# Activity:
Find how many lines of the records below contain the word "body" and write that number by itself.

# Data extract:
┄┄┄┄┄┄┄┄┄┄

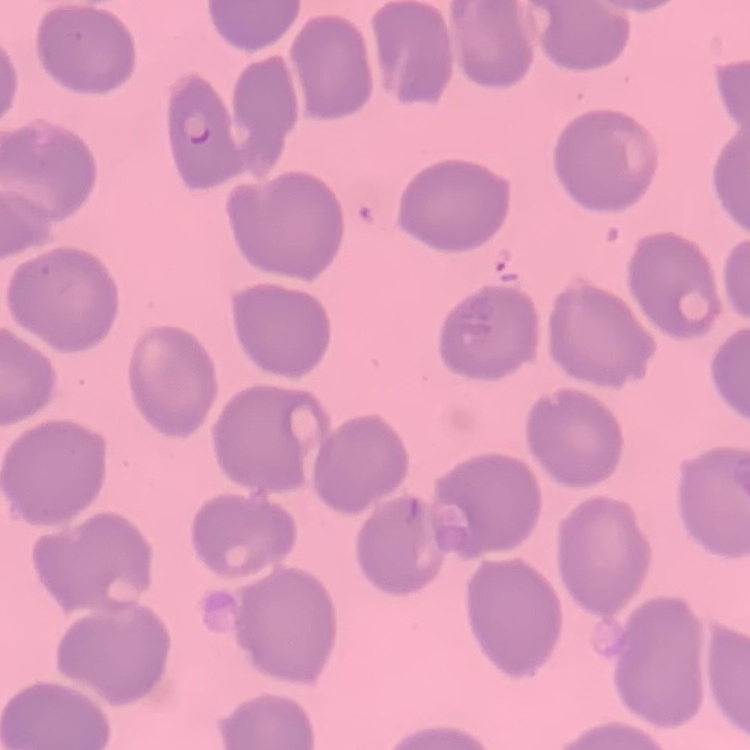
The red blood cells show no rouleaux formation. Stained with either Field's or Giemsa. One tile cut from a larger photomicrograph. Thin blood film.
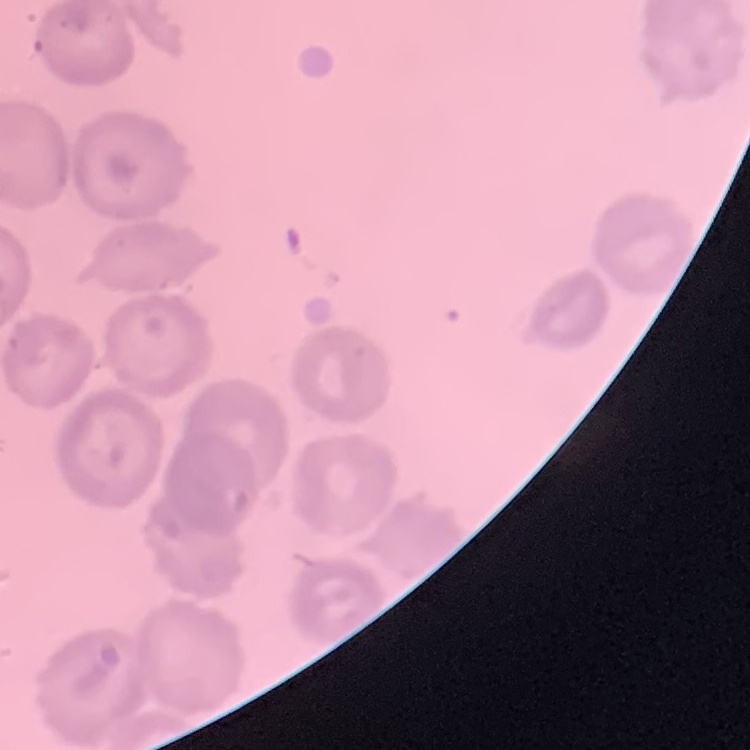

The red blood cells show no rouleaux formation. One tile cut from a larger photomicrograph. Thin peripheral smear. Field's or Giemsa stain.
Locate every blood parasite and identify its species.
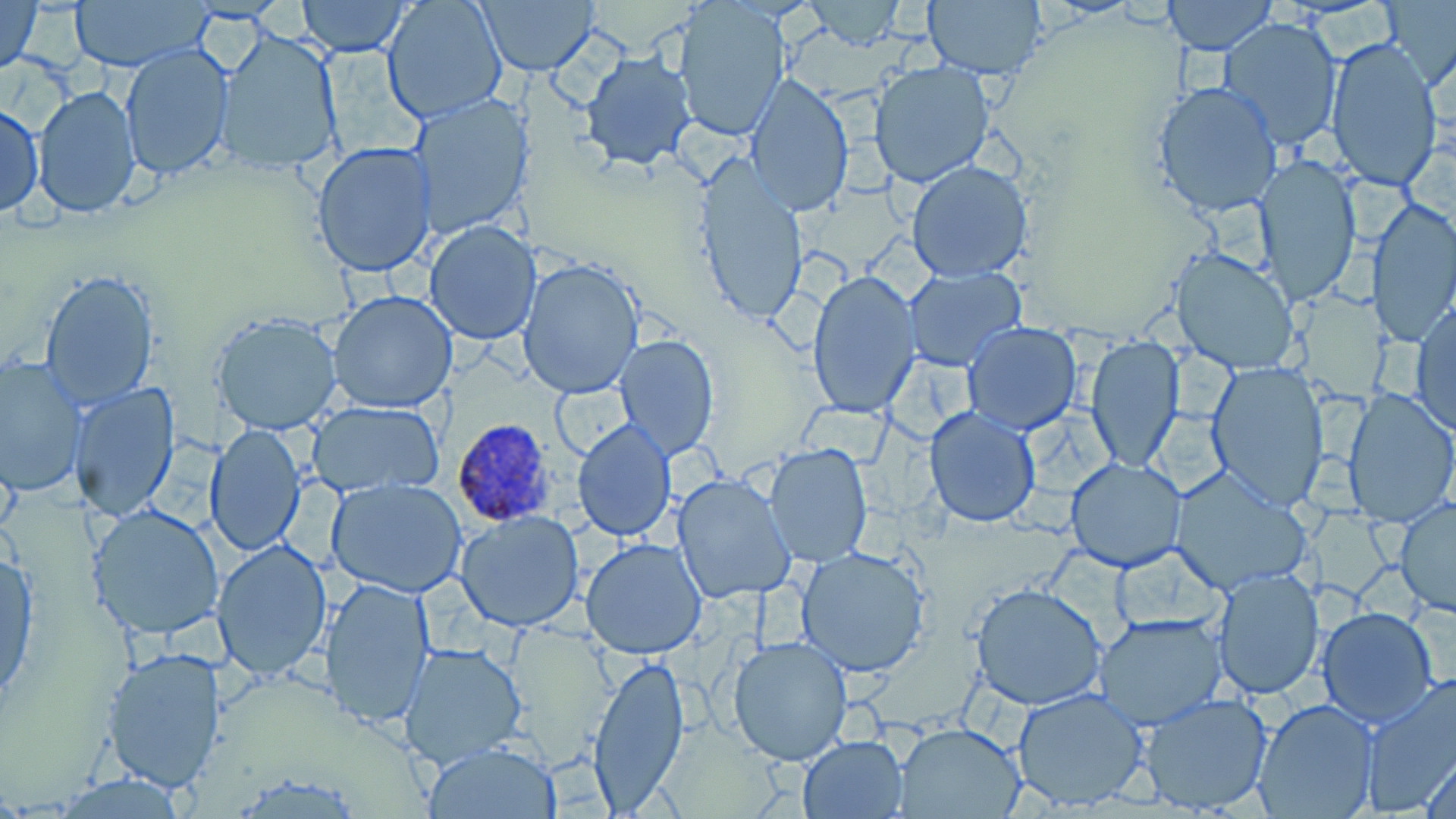
Approximate bounding boxes as (x1,y1)-(x2,y2) corner pairs in pixels.
Plasmodium ovale-infected red blood cells: (450,417)-(556,523).
No Plasmodium falciparum, Plasmodium malariae, Plasmodium vivax, Babesia divergens, or Trypanosoma brucei observed.

Summary:
  - Uninfected red blood cell locations: (0,0)-(45,76), (67,0)-(214,72), (295,0)-(412,56), (380,0)-(510,123), (795,0)-(916,53), (922,0)-(1048,82), (1164,0)-(1278,55), (477,1)-(600,78), (670,1)-(794,141), (1379,1)-(1456,87), (1214,16)-(1343,149), (216,29)-(343,176), (1324,37)-(1444,193), (119,43)-(233,178), (582,52)-(698,170), (870,61)-(995,187), (743,74)-(854,216), (1152,82)-(1284,220), (31,86)-(142,217), (410,95)-(534,239), (1,102)-(45,217), (310,142)-(438,277), (689,155)-(807,327), (1250,156)-(1363,304), (905,160)-(1034,281), (1367,195)-(1456,350), (426,220)-(541,346), (1171,247)-(1299,374), (517,259)-(645,400), (905,267)-(1025,370), (40,268)-(161,407), (808,270)-(921,419), (328,289)-(458,412), (1411,299)-(1456,437), (213,311)-(345,436), (962,322)-(1081,435), (614,333)-(719,459), (1085,337)-(1184,472), (0,356)-(85,498), (1205,361)-(1329,511), (70,383)-(181,523), (1340,388)-(1456,528), (306,400)-(445,495), (924,406)-(1041,528), (572,419)-(676,540), (206,423)-(307,557), (764,444)-(875,568), (1065,457)-(1186,572), (1169,467)-(1314,595), (671,473)-(797,606), (327,479)-(468,598), (1394,499)-(1456,614), (89,503)-(226,640), (454,511)-(586,630), (212,538)-(333,680), (581,538)-(709,660), (795,547)-(932,678), (0,548)-(39,711), (1212,569)-(1322,698), (319,577)-(436,727), (970,582)-(1107,710), (1318,607)-(1437,726), (1093,614)-(1228,728), (728,635)-(855,766), (401,642)-(529,768), (103,646)-(228,793), (588,654)-(690,810), (1360,673)-(1456,818), (1011,688)-(1151,810), (1138,691)-(1274,815), (1252,699)-(1379,818), (893,722)-(1024,816), (798,735)-(908,817), (424,741)-(563,818), (1422,745)-(1456,817), (52,774)-(194,816)
  - Slide-level diagnosis: Plasmodium ovale
  - Image size: 1456×819 pixels
  - Magnification: 1000x
  - Field of view: one of a larger specimen
  - Stain: May-Grünwald-Giemsa
  - Modality: optical microscopy
  - Preparation: thin blood film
Draw a bounding box around every parasitised red blood cell, every trophozoite, every gametocyte, every leukocyte, and every artifact (platelet-like body, stain precipitate, or debris).
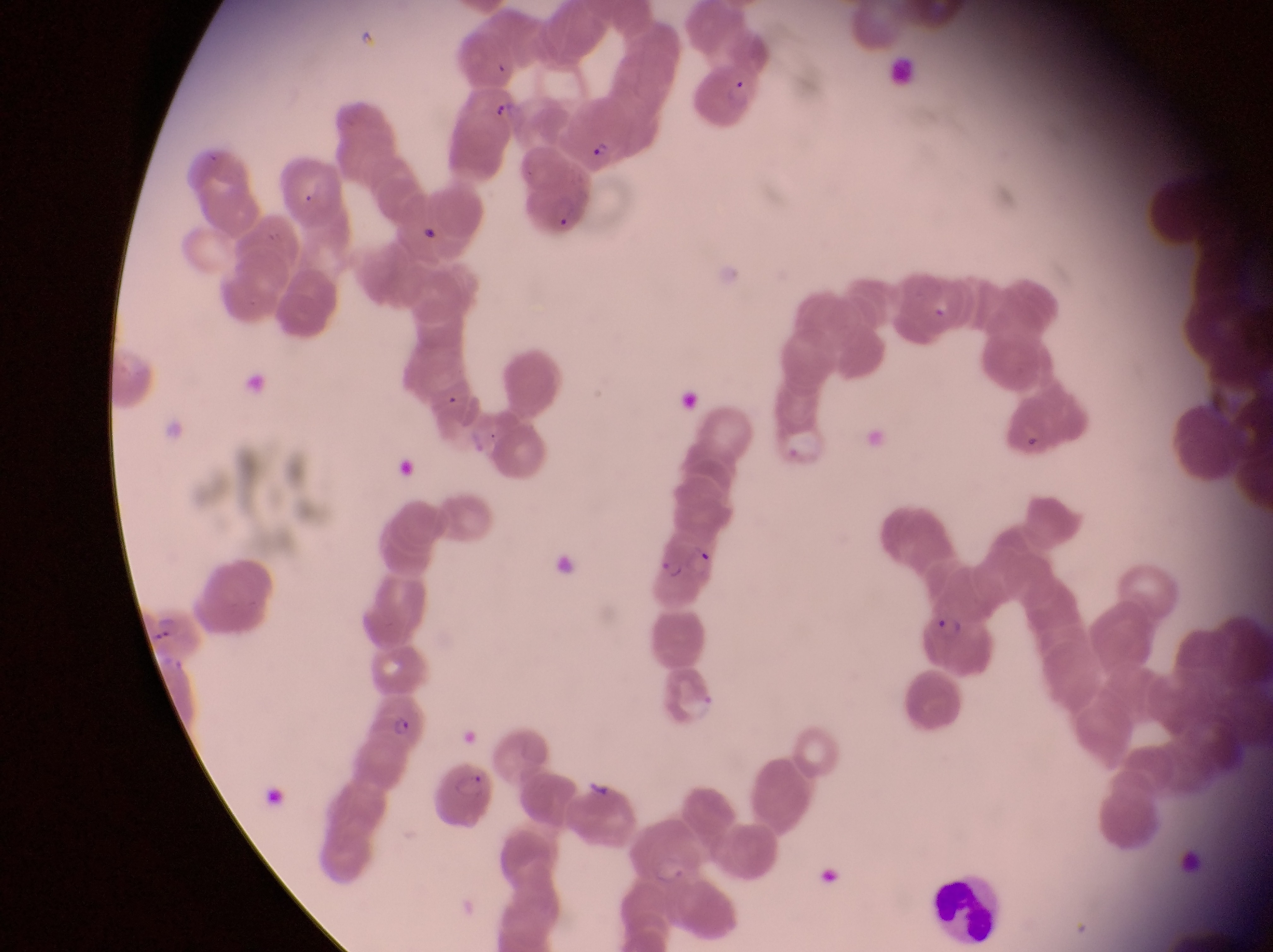

Approximate bounding boxes as {left, top, right, bottom} in pixels.
Parasitised red blood cells: {694, 63, 757, 125}, {556, 104, 631, 167}, {516, 164, 599, 238}, {1006, 392, 1098, 464}, {654, 537, 724, 614}, {145, 604, 202, 657}, {919, 610, 994, 687}, {372, 687, 434, 749}, {432, 761, 501, 831}.
Leukocytes: {926, 866, 1000, 946}.
Artifacts (platelet-like body, stain precipitate, or debris): {552, 549, 580, 580}.

country = Uganda
magnification = 1000x
preparation = thin blood film
capture = smartphone photograph through the eyepiece of an Olympus CX-23 microscope
field of view = single
image size = 1273×952 pixels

┄┄┄┄┄┄┄┄┄┄

# Expected answer:
2